READING PASSAGE:
Dealing With Anxiety as a Black Man
Anxiety is something we all face in life, but as a black man, I felt it continuously. Here is how I overcame my anxiety to live life to the fullest.
I am black. Read that again and think about how you feel. What automatically comes to your mind? Is it oppression, racism, justice or slavery?
The word black almost always brings negativity. It makes people feel on edge and tread softly. The white man hesitates to say it, and the black man is scared to be proud of it.
My blackness has been the root of my anxiety my whole life. Whatever my fears or worries were, they tended to be rooted in the colour of my skin. Whether it was fear of being treated differently or not choosing the right profession, it all came back to my blackness.
My mother would tell me that I had to work 10x harder than my white peers to get somewhere in life. Unfortunately, the colour of my skin prohibited me the privilege to be an easy-going student. I did not have the right to be lazy in class or not hand in my homework.
When I was upset, my classmates and teachers would react differently to me. It appeared that I came across as more aggressive. As I got older, the teachers would complain that my annoyed face frightened them.
For my teachers, my expression of being upset made them feel like I wanted to kill them. And that is not an exaggeration. One of my teachers reported to my mother that she thought I wanted to kill her.

DATA SECTION:

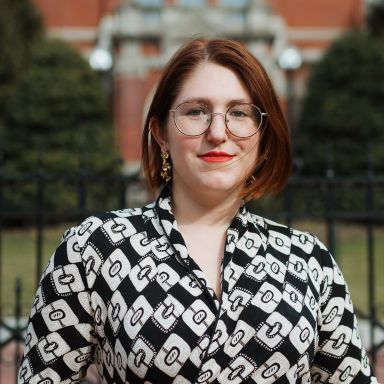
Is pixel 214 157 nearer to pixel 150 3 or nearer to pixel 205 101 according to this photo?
pixel 205 101

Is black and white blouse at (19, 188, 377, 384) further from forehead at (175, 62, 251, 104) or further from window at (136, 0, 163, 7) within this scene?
window at (136, 0, 163, 7)

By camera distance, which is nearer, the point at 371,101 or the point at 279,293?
the point at 279,293

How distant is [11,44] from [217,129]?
14.5 metres

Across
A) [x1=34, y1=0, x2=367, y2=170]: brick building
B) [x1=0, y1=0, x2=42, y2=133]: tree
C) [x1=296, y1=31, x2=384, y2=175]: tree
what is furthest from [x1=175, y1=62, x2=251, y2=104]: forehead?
[x1=34, y1=0, x2=367, y2=170]: brick building

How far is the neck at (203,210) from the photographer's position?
139cm

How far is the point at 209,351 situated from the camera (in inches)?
48.6

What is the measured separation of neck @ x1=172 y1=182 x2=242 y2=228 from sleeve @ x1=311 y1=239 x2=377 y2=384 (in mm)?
240

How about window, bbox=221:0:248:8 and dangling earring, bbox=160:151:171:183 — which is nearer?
dangling earring, bbox=160:151:171:183

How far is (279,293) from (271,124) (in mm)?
351

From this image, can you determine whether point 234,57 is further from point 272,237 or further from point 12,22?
point 12,22

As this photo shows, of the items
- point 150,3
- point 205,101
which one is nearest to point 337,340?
point 205,101

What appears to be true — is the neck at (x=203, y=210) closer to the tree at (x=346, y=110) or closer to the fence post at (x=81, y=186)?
the fence post at (x=81, y=186)

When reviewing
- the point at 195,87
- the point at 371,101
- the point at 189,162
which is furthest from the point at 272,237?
the point at 371,101

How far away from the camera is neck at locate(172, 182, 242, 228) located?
1392 millimetres
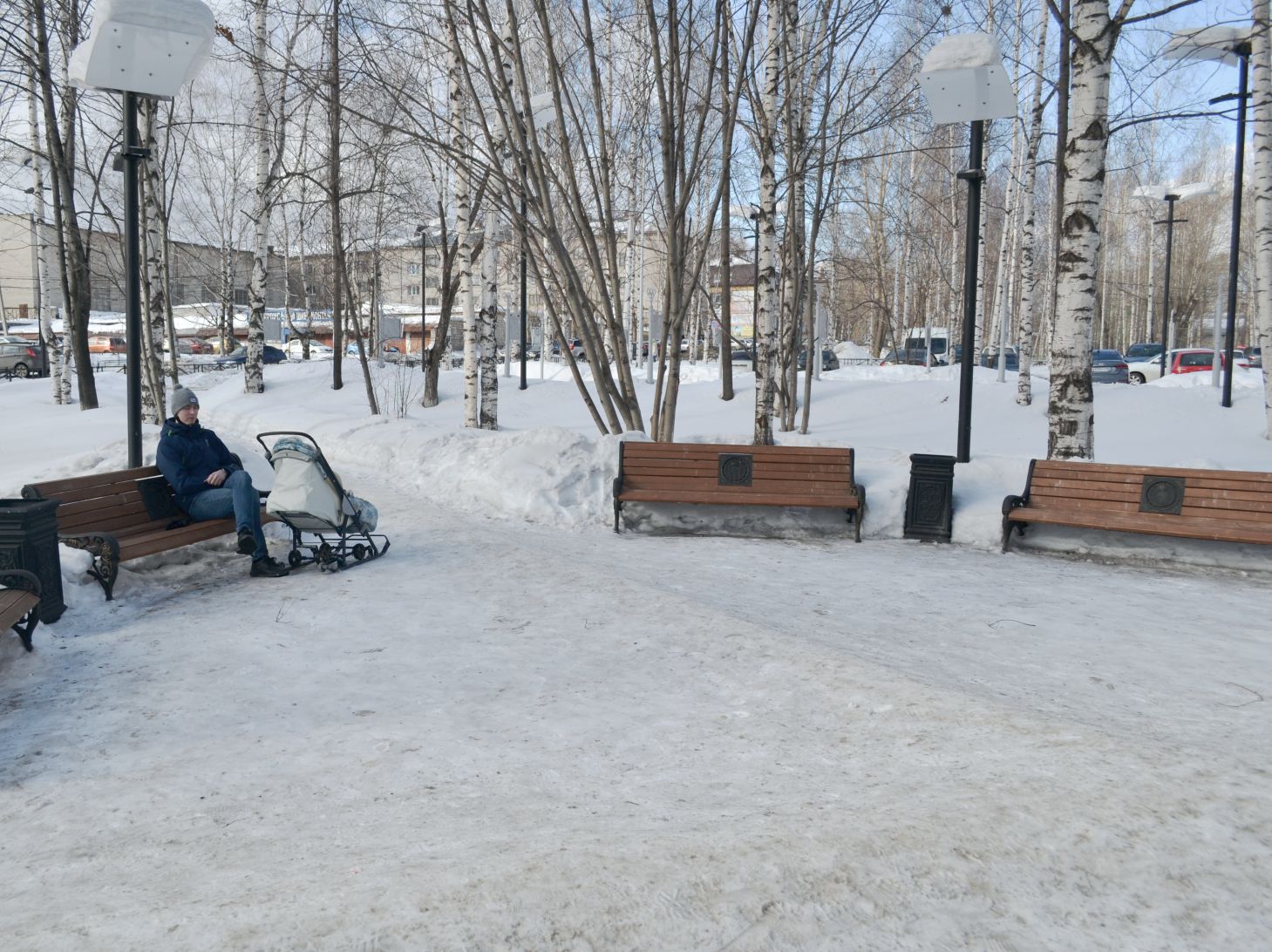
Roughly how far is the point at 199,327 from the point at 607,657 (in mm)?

BRIEF A:
Answer these about the essay on anxiety:
(i) How much harder than white peers did the mother say her son had to work?
(ii) What does the word black almost always bring, according to the essay?
(iii) What did one teacher report to the writer's mother?
BRIEF B: Please carry on the essay about anxiety as a black man, picking up after its final sentence.

TASK ANSWER A:
(i) 10x harder.
(ii) Negativity.
(iii) That she thought the writer wanted to kill her.

TASK ANSWER B:
I could show no emotion because I was deemed aggressive. I could show no slackness, or else I would end up with the thugs on the streets. I could not express my opinion lest I get treated more differently than I already was.
Everything I did was with a second thought. I was never comfortable and always feared that my next step could lead to me doing something wrong. I was anxious. Not just for a few seconds before an exam, but throughout my whole life.
I had expectations to uphold as my mother wanted me to prove everyone wrong. I had to show the world that a black man from a single-parent household could make it.
From society, I had expectations to conform. To speak politely, to understand my blackness was a barrier and not to say too much. My anxiety had created a wall around my life to the point where I was no longer living.
Dealing with anxiety as a black man is not the same. We cannot say that our worries are linked to some external thing outside of us. It is what makes us who we are. It is part of our DNA. It is our skin.
So if you ever wanted to know what it feels like to be anxious as a black man, there you have it. But here is how one can overcome it.
The Power of Changing Your Perspective
Being fearful of a result that has not come appears to be a common trait in all humans. We are scared before taking an exam, and many of us are anxious about death.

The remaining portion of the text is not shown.